Your goal:
Please return every one of the records below unchanged, line for line.

Data lines:
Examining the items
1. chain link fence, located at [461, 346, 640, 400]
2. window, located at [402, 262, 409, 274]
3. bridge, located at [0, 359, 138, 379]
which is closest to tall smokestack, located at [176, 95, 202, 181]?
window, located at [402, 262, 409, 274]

Exercise response:
Examining the items
1. chain link fence, located at [461, 346, 640, 400]
2. window, located at [402, 262, 409, 274]
3. bridge, located at [0, 359, 138, 379]
which is closest to tall smokestack, located at [176, 95, 202, 181]?
window, located at [402, 262, 409, 274]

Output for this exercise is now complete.